La última locura del presidente
Jair Bolsonaro ha defendido el trabajo infantil, el que aparta a los niños de los estudios y que es considerado un crimen contra los derechos de la infancia
El presidente Jair Messias Bolsonaro nos tiene acostumbrados, en su medio año de Gobierno, a todas las sorpresas y locuras. La última, sin embargo, en una transmisión en vivo por Facebook de este jueves, ha creado cierto espanto al defender el trabajo infantil con estas palabras: “El trabajo dignifica al hombre y a la mujer a cualquier edad”. Sus declaraciones evocan el trágico recuerdo del campo de concentración nazi de Auschwitz, un lugar del infierno donde los niños eran sacrificados en los hornos crematorios. A la entrada del campo de exterminio está escrito, en alemán, “el trabajo dignifica al hombre”.
El presidente no esconde su deseo de descriminalizar la legislación de hoy de Brasil que no permite el trabajo infantil. No lo va a hacer, explica, “porque iba a ser masacrado”. Los argumentos de Bolsonaro para defender su deseo son de una superficialidad que asombra: “Cuando un niño de nueve o 10 años va a trabajar en algún lugar lleno de gente, se le llama trabajo esclavo, o no sé qué, trabajo infantil. Pero cuando está fumando una pipa de crack, nadie dice nada”.
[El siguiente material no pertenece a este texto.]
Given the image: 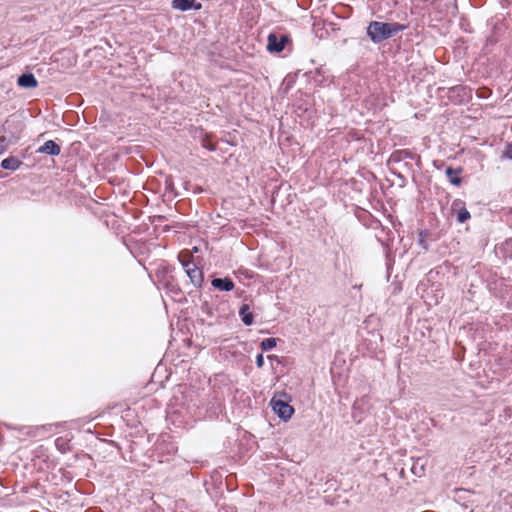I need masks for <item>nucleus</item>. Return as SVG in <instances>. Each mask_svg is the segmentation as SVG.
Wrapping results in <instances>:
<instances>
[{"label": "nucleus", "instance_id": "nucleus-19", "mask_svg": "<svg viewBox=\"0 0 512 512\" xmlns=\"http://www.w3.org/2000/svg\"><path fill=\"white\" fill-rule=\"evenodd\" d=\"M294 414V408L290 405V417Z\"/></svg>", "mask_w": 512, "mask_h": 512}, {"label": "nucleus", "instance_id": "nucleus-17", "mask_svg": "<svg viewBox=\"0 0 512 512\" xmlns=\"http://www.w3.org/2000/svg\"><path fill=\"white\" fill-rule=\"evenodd\" d=\"M256 365L261 368L264 365V358L262 354H258L256 357Z\"/></svg>", "mask_w": 512, "mask_h": 512}, {"label": "nucleus", "instance_id": "nucleus-13", "mask_svg": "<svg viewBox=\"0 0 512 512\" xmlns=\"http://www.w3.org/2000/svg\"><path fill=\"white\" fill-rule=\"evenodd\" d=\"M260 346H261V349L264 351L271 350L276 346V339L275 338H266L261 341Z\"/></svg>", "mask_w": 512, "mask_h": 512}, {"label": "nucleus", "instance_id": "nucleus-18", "mask_svg": "<svg viewBox=\"0 0 512 512\" xmlns=\"http://www.w3.org/2000/svg\"><path fill=\"white\" fill-rule=\"evenodd\" d=\"M202 146L210 151H214L215 150V145L207 142L206 140H203V143H202Z\"/></svg>", "mask_w": 512, "mask_h": 512}, {"label": "nucleus", "instance_id": "nucleus-16", "mask_svg": "<svg viewBox=\"0 0 512 512\" xmlns=\"http://www.w3.org/2000/svg\"><path fill=\"white\" fill-rule=\"evenodd\" d=\"M503 158L511 159L512 160V144H509L506 146L503 155Z\"/></svg>", "mask_w": 512, "mask_h": 512}, {"label": "nucleus", "instance_id": "nucleus-6", "mask_svg": "<svg viewBox=\"0 0 512 512\" xmlns=\"http://www.w3.org/2000/svg\"><path fill=\"white\" fill-rule=\"evenodd\" d=\"M172 7L180 11H187L190 9L200 10L202 8V4L200 2H196V0H173Z\"/></svg>", "mask_w": 512, "mask_h": 512}, {"label": "nucleus", "instance_id": "nucleus-7", "mask_svg": "<svg viewBox=\"0 0 512 512\" xmlns=\"http://www.w3.org/2000/svg\"><path fill=\"white\" fill-rule=\"evenodd\" d=\"M61 152L60 146L53 140L46 141L42 146L37 149V153L57 156Z\"/></svg>", "mask_w": 512, "mask_h": 512}, {"label": "nucleus", "instance_id": "nucleus-5", "mask_svg": "<svg viewBox=\"0 0 512 512\" xmlns=\"http://www.w3.org/2000/svg\"><path fill=\"white\" fill-rule=\"evenodd\" d=\"M267 41V50L271 53H278L285 48V45L288 42V35L284 34L278 38L274 33H271L269 34Z\"/></svg>", "mask_w": 512, "mask_h": 512}, {"label": "nucleus", "instance_id": "nucleus-14", "mask_svg": "<svg viewBox=\"0 0 512 512\" xmlns=\"http://www.w3.org/2000/svg\"><path fill=\"white\" fill-rule=\"evenodd\" d=\"M470 218V213L467 209L462 208L457 213V219L460 223H464L466 220Z\"/></svg>", "mask_w": 512, "mask_h": 512}, {"label": "nucleus", "instance_id": "nucleus-12", "mask_svg": "<svg viewBox=\"0 0 512 512\" xmlns=\"http://www.w3.org/2000/svg\"><path fill=\"white\" fill-rule=\"evenodd\" d=\"M446 176L453 185L458 186L461 183V179L458 177L457 172L451 167L446 169Z\"/></svg>", "mask_w": 512, "mask_h": 512}, {"label": "nucleus", "instance_id": "nucleus-4", "mask_svg": "<svg viewBox=\"0 0 512 512\" xmlns=\"http://www.w3.org/2000/svg\"><path fill=\"white\" fill-rule=\"evenodd\" d=\"M180 261L191 283L195 287H201L204 280L202 270L192 261H184L181 258Z\"/></svg>", "mask_w": 512, "mask_h": 512}, {"label": "nucleus", "instance_id": "nucleus-11", "mask_svg": "<svg viewBox=\"0 0 512 512\" xmlns=\"http://www.w3.org/2000/svg\"><path fill=\"white\" fill-rule=\"evenodd\" d=\"M22 165V161L16 157L10 156L1 162V167L5 170H17Z\"/></svg>", "mask_w": 512, "mask_h": 512}, {"label": "nucleus", "instance_id": "nucleus-10", "mask_svg": "<svg viewBox=\"0 0 512 512\" xmlns=\"http://www.w3.org/2000/svg\"><path fill=\"white\" fill-rule=\"evenodd\" d=\"M239 315L241 320L246 326H250L253 324L254 316L253 313L250 312V308L248 304H243L239 309Z\"/></svg>", "mask_w": 512, "mask_h": 512}, {"label": "nucleus", "instance_id": "nucleus-3", "mask_svg": "<svg viewBox=\"0 0 512 512\" xmlns=\"http://www.w3.org/2000/svg\"><path fill=\"white\" fill-rule=\"evenodd\" d=\"M270 406L279 418L288 421V395L285 391L276 392L270 400Z\"/></svg>", "mask_w": 512, "mask_h": 512}, {"label": "nucleus", "instance_id": "nucleus-1", "mask_svg": "<svg viewBox=\"0 0 512 512\" xmlns=\"http://www.w3.org/2000/svg\"><path fill=\"white\" fill-rule=\"evenodd\" d=\"M22 131L23 122L18 117L12 115L4 121L0 129V154L19 141Z\"/></svg>", "mask_w": 512, "mask_h": 512}, {"label": "nucleus", "instance_id": "nucleus-8", "mask_svg": "<svg viewBox=\"0 0 512 512\" xmlns=\"http://www.w3.org/2000/svg\"><path fill=\"white\" fill-rule=\"evenodd\" d=\"M17 83L20 87L23 88H35L38 85V82L35 76L31 73H24L18 77Z\"/></svg>", "mask_w": 512, "mask_h": 512}, {"label": "nucleus", "instance_id": "nucleus-2", "mask_svg": "<svg viewBox=\"0 0 512 512\" xmlns=\"http://www.w3.org/2000/svg\"><path fill=\"white\" fill-rule=\"evenodd\" d=\"M405 29L399 23H384L373 21L367 27V35L374 43H380Z\"/></svg>", "mask_w": 512, "mask_h": 512}, {"label": "nucleus", "instance_id": "nucleus-9", "mask_svg": "<svg viewBox=\"0 0 512 512\" xmlns=\"http://www.w3.org/2000/svg\"><path fill=\"white\" fill-rule=\"evenodd\" d=\"M212 286L220 291H231L234 288V282L230 278H214Z\"/></svg>", "mask_w": 512, "mask_h": 512}, {"label": "nucleus", "instance_id": "nucleus-15", "mask_svg": "<svg viewBox=\"0 0 512 512\" xmlns=\"http://www.w3.org/2000/svg\"><path fill=\"white\" fill-rule=\"evenodd\" d=\"M419 462H420V459H418L412 466L411 470L414 474L416 475H420L421 472H423V469H424V464L421 463L419 465Z\"/></svg>", "mask_w": 512, "mask_h": 512}]
</instances>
Bolsonaro absuelve el trabajo infantil, que supone, sin duda, abandonar la escuela, con un recuerdo de su infancia. A los nueve y 10 años fue a trabajar a una hacienda de Sao Paulo a recoger maíz. “Aquello no me perjudicó en nada”, explicó dando a entender que tampoco para los niños de hoy sería ningún drama si se les permitiera ir a trabajar, algo que va a contramano de toda la pedagogía y praxis de los países civilizados del mundo. Hoy el trabajo infantil, que roba a los niños el tiempo para el estudio, es considerado un crimen contra los derechos de la infancia.
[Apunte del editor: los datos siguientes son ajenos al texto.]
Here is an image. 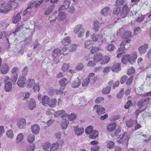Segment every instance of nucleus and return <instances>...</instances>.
Instances as JSON below:
<instances>
[{
	"label": "nucleus",
	"instance_id": "2",
	"mask_svg": "<svg viewBox=\"0 0 151 151\" xmlns=\"http://www.w3.org/2000/svg\"><path fill=\"white\" fill-rule=\"evenodd\" d=\"M137 57V54L135 52L132 54L131 57L129 55L127 54L124 56L122 58V62L124 64H126L128 62L130 64H132L135 62Z\"/></svg>",
	"mask_w": 151,
	"mask_h": 151
},
{
	"label": "nucleus",
	"instance_id": "50",
	"mask_svg": "<svg viewBox=\"0 0 151 151\" xmlns=\"http://www.w3.org/2000/svg\"><path fill=\"white\" fill-rule=\"evenodd\" d=\"M90 80L89 78H86L83 80L82 83V85L83 87H86L87 86L90 81Z\"/></svg>",
	"mask_w": 151,
	"mask_h": 151
},
{
	"label": "nucleus",
	"instance_id": "18",
	"mask_svg": "<svg viewBox=\"0 0 151 151\" xmlns=\"http://www.w3.org/2000/svg\"><path fill=\"white\" fill-rule=\"evenodd\" d=\"M31 129L32 132L34 134H36L39 132L40 130V127L38 125L35 124L32 126Z\"/></svg>",
	"mask_w": 151,
	"mask_h": 151
},
{
	"label": "nucleus",
	"instance_id": "45",
	"mask_svg": "<svg viewBox=\"0 0 151 151\" xmlns=\"http://www.w3.org/2000/svg\"><path fill=\"white\" fill-rule=\"evenodd\" d=\"M93 128L92 126H90L87 127L85 130V132L86 134H90L93 132Z\"/></svg>",
	"mask_w": 151,
	"mask_h": 151
},
{
	"label": "nucleus",
	"instance_id": "22",
	"mask_svg": "<svg viewBox=\"0 0 151 151\" xmlns=\"http://www.w3.org/2000/svg\"><path fill=\"white\" fill-rule=\"evenodd\" d=\"M102 37V36L101 35H95L94 34L91 36L92 40L94 42L98 41L99 42H102L103 41L101 39Z\"/></svg>",
	"mask_w": 151,
	"mask_h": 151
},
{
	"label": "nucleus",
	"instance_id": "34",
	"mask_svg": "<svg viewBox=\"0 0 151 151\" xmlns=\"http://www.w3.org/2000/svg\"><path fill=\"white\" fill-rule=\"evenodd\" d=\"M69 124V122L66 119H64L61 123V128L63 129H66Z\"/></svg>",
	"mask_w": 151,
	"mask_h": 151
},
{
	"label": "nucleus",
	"instance_id": "17",
	"mask_svg": "<svg viewBox=\"0 0 151 151\" xmlns=\"http://www.w3.org/2000/svg\"><path fill=\"white\" fill-rule=\"evenodd\" d=\"M68 83V81L65 78H63L59 81L60 85L63 88H65Z\"/></svg>",
	"mask_w": 151,
	"mask_h": 151
},
{
	"label": "nucleus",
	"instance_id": "31",
	"mask_svg": "<svg viewBox=\"0 0 151 151\" xmlns=\"http://www.w3.org/2000/svg\"><path fill=\"white\" fill-rule=\"evenodd\" d=\"M61 42L63 45H68L70 43V38L69 37H65L63 39Z\"/></svg>",
	"mask_w": 151,
	"mask_h": 151
},
{
	"label": "nucleus",
	"instance_id": "33",
	"mask_svg": "<svg viewBox=\"0 0 151 151\" xmlns=\"http://www.w3.org/2000/svg\"><path fill=\"white\" fill-rule=\"evenodd\" d=\"M98 132L96 130L92 132L89 135V137L91 139H95L98 137Z\"/></svg>",
	"mask_w": 151,
	"mask_h": 151
},
{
Esa tentación del presidente Bolsonaro de descriminalizar el trabajo infantil, algo que remite a los tiempos de la esclavitud, me ha hecho recordar una de mis primeras entrevistas que hice aquí en Brasil cuando era corresponsal de EL PAÍS. Como hijo de dos maestros de primaria, una de mis preocupaciones al llegar a este país era conocer la situación de la enseñanza.
Así, me fui a Brasilia a conversar con el entonces ministro de Educación, Paolo Renato de Souza, que por cierto considero como uno de los grandes artífices del nuevo ciclo educativo del país. El ministro dominaba perfectamente el español y más que una entrevista aquel encuentro acabó siendo una reflexión sobre lo que había sido en el pasado y lo que era aún en el presente el problema de las escuelas brasileñas. “Para que usted entienda el problema con el que estamos luchando tiene que saber que hace aún 40 años nadie ponía en discusión que la escuela era solo para los hijos de los ricos. Los pobres, que serían la mayoría, debían trabajar como sus padres”. Y añadió: “como siempre lo fue”.
De ahí que la primera revolución de la educación de este país fue quebrar el tabú que la escuela y el saber eran un derecho para pocos privilegiados. Y si acaso con una deuda histórica para los hijos de los pobres condenados a perpetuar la tragedia del analfabetismo de sus padres y a trabajar desde niños. Por ello una de los primeros esfuerzos, dijo el ministro, es el de “llevar a todos los niños” a la escuela. Como en muchos casos, los padres de aquellos niños pobres necesitaban trabajar para ayudar a sobrevivir la familia. Así nació la “Bolsa escuela”, creada por el que sería el primer ministro de Educación del Gobierno Lula, Cristovam Buarque. Consistía en una ayuda económica a las familias que se comprometieran a llevar a los hijos a la escuela.
Según me dijo entonces el ministro Souza, el segundo paso era ofrecerles una escuela de calidad que entusiasmara y motivara a los niños a superar a sus padres en vez de tentarles a abandonarla ya sea por falta de interés o motivación.
Hoy, a casi 20 años de distancia, aquel sueño de los pioneros de la educación de acabar con los restos de la esclavitud para que ni un solo niño llegara a la madurez semianalfabeto se topa con lo que ha dicho el presidente Bolsonaro al defender el trabajo infantil en detrimento del estudio y del saber. Es duro y frustrante, por no usar un adjetivo más fuerte.
Un niño que necesite trabajar en pleno siglo XXI para poder ayudar a sus padres analfabetos, supone no solo un bochorno para un país rico y moderno como Brasil, sino una blasfemia. Una dicha por un presidente que se dice llamado por Dios a “mudar los rumbos de esta nación destrozada” por ese fantasma de la izquierda que él y sus huestes se han inventado.